Classification of Lie algebras of differential operators

Abstract

In a previous paper we introduced the notion of a D-Lie algebra L. A D-Lie algebra L is an A/k-Lie-Rinehart algebra with a right A-module structure and a canonical central element D satisfying several conditions. We used this notion to define the universal enveloping algebra of the category of L-connections and to define the cohomology and homology of an arbitrary connection. In this note we introduce the canonical quotient L of a D-Lie algebra L and use this to classify D-Lie algebras where L is projective as A-module.

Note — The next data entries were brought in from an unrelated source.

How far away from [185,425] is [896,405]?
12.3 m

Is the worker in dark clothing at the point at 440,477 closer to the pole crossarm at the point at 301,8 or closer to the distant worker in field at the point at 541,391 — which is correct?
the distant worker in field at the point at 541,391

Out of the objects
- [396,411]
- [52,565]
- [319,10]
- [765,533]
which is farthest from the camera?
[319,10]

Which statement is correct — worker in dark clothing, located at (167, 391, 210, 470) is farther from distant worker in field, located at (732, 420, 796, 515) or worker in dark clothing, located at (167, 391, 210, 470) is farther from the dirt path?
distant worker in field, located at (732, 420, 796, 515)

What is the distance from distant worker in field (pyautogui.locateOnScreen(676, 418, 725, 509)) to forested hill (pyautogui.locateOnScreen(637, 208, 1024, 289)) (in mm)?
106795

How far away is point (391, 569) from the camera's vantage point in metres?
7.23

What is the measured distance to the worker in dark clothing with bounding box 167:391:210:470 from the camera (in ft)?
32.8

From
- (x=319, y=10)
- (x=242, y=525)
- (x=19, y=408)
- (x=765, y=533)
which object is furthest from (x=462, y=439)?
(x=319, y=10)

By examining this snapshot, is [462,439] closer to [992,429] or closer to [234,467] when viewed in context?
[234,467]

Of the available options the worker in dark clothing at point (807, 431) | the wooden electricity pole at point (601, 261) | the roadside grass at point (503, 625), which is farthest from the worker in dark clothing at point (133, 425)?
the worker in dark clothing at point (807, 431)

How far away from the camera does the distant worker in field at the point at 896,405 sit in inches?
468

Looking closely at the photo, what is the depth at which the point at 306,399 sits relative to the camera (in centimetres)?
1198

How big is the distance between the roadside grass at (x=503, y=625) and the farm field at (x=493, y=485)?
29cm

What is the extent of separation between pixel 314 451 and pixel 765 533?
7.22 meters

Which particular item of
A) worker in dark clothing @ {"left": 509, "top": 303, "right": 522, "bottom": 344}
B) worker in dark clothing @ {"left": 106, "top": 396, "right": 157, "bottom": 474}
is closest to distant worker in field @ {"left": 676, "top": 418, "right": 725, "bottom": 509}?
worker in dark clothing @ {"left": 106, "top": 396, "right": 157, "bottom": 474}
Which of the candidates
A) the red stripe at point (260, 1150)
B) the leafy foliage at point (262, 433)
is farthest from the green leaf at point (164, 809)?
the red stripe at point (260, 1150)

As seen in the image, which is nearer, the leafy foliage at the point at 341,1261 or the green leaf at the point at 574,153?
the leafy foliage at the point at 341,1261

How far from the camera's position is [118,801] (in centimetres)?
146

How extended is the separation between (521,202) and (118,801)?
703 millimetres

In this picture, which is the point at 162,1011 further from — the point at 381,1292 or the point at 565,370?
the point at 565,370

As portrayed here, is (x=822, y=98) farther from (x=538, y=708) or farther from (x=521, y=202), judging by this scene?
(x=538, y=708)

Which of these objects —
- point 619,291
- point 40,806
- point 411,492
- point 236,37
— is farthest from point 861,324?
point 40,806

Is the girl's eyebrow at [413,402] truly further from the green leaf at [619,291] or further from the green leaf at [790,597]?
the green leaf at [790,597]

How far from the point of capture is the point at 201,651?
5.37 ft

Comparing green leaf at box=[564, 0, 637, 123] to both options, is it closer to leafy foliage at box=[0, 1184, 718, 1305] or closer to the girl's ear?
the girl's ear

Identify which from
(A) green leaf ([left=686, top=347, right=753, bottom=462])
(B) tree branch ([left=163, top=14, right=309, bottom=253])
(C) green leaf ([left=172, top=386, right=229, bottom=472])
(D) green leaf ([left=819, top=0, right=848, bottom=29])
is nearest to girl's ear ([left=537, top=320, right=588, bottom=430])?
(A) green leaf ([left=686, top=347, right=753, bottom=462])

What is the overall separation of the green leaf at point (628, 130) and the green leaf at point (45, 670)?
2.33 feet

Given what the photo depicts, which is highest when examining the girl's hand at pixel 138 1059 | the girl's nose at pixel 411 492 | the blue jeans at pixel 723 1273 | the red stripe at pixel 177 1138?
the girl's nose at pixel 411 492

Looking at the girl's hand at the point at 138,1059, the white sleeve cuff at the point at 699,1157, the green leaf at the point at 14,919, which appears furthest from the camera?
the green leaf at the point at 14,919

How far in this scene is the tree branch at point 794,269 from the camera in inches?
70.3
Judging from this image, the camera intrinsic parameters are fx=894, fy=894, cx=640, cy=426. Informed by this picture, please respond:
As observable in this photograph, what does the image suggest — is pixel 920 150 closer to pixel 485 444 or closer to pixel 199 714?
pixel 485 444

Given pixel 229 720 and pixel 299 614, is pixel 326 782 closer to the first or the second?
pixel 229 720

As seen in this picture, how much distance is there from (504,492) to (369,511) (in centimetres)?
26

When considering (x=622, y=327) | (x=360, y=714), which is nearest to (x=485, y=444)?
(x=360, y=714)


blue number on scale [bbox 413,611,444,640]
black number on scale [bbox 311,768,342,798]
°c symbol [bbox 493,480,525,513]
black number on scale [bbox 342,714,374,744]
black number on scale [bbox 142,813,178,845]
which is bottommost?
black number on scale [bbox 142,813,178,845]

We define for any 2-cocycle f∈ Z2(Derk(A),A) a functor Ff(-) from the category of A/k-Lie-Rinehart algebras to the category of D-Lie algebras and classify D-Lie algebras with projective canoncial quotient using the functor Ff(-). We prove a similar classification for non-abelian extensions of D-Lie algebras. We classify L-connections in the case when the canonical quotient L of L is projective as A-module. Any L-connection is determined by a 2-cocycle f∈ Z2(Derk(A),A) and an L-connection (E,∇). We introduce the correspondence and Chow-operator of an L-connection. The aim of this construction is to relate connections on D-Lie algebras to algebraic cycles an the category of correspondences. The Chow-operator cannot be defined for an ordinary connection on an A/k-Lie-Rinehart algebra. It depends in a non-trivial way on the right A-module structure on L and the canonical quotient A/k-Lie-Rinehart algebra L has no such structure.